In 1934 the 10th conference of the Universal Postal Union was held in Cairo, on the 70th anniversary of the Egyptian Post. After the July 1952 revolution a separate budget was allocated for the post, giving it the right to direct its surplus revenues toward improving and boosting the postal service.

In 1957 Presidential Decree No. 710 was issued, establishing the Egyptian Post Authority to replace the previous postal authority. In 1959 the civil-services system (including local post offices and agencies) began, and in 1961 a secondary postal school was established by presidential decree. In 1965 the Institute of Postal Affairs was also established; in 1975, it joined the trade department at Helwan University.

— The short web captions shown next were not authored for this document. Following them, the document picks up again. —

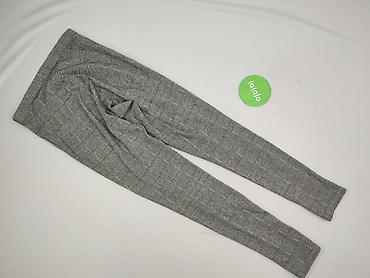 getry lidl: Esmara, Spodnie materiałowe damskie, rozmiar S — 3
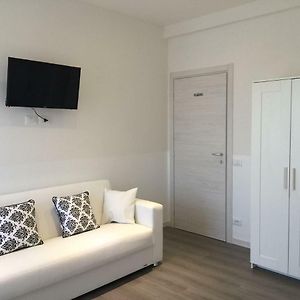 Chambre Standarde Triple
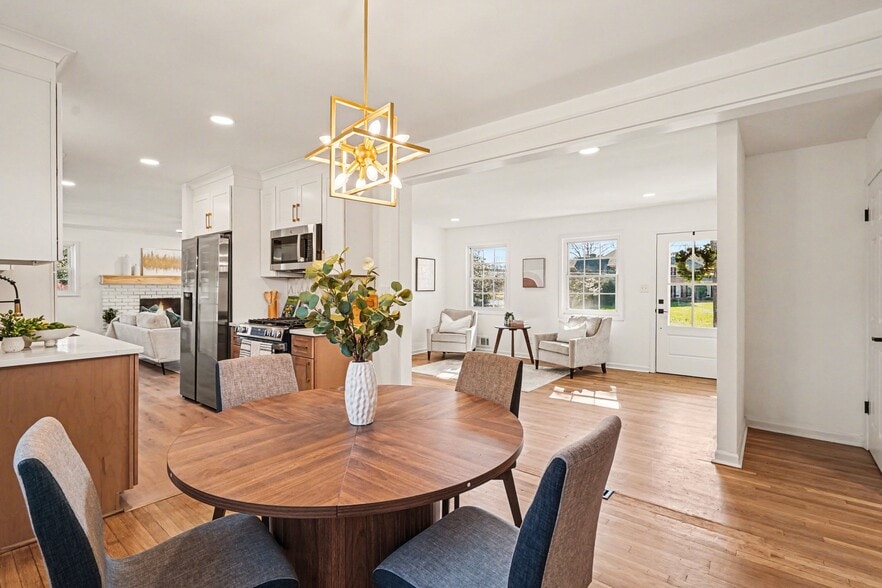 More Photos Of 3680 Bells Ferry Rd NW, Kennesaw Specialty For Sale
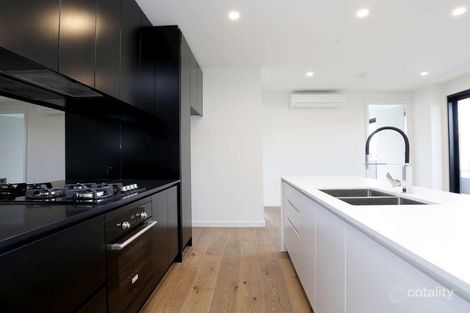 111/481 Highett Rd, Highett, VIC 3190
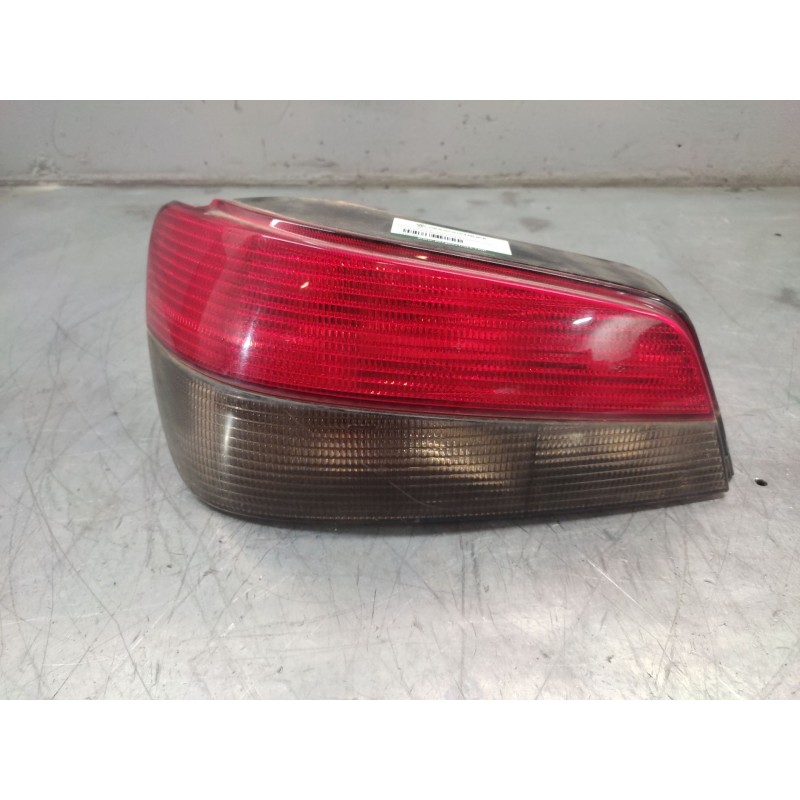 Recambio de piloto trasero izquierdo para peugeot 306 berlina 3/4/5 puertas (s2) style referencia OEM IAM   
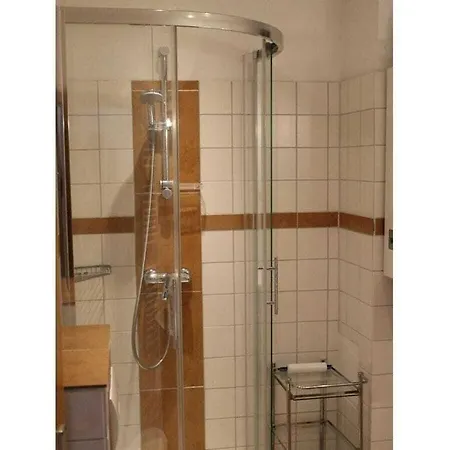 Just Relax Comfortable Holiday Semesterbostad Norddeich (Norden)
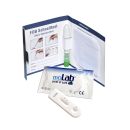 FOB Stuhltest (25 Kassetten) 0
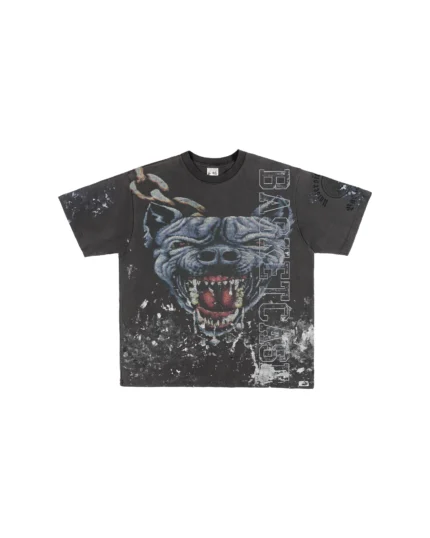 https://basketcase.com.co/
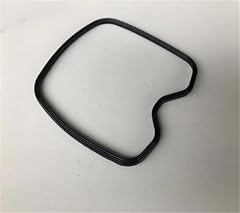 Accessories motorcycle cylinde for sale  Delivered anywhere in UK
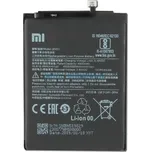 Origináln Xiaomi 2450988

In 1966 a presidential decree was issued establishing the General Post Authority to replace the Egyptian Post Authority, and in 1970 Law No. 16 was passed regulating the Egyptian post. 1982 saw the issuance of Law No. 19 establishing the National Post Authority, replacing the General Post Authority and attaching it to the Ministry of Transportation.

Ministerial Decree No. 70, in 1982, was a special regulation concerning Post Authority's personnel; Decree No. 55 that same year regulated the authority's finances. In 1999 the Ministry of Communications and Information Technology was established to supervise the National Post Authority, Egypt Telecom and the National Communications Institute.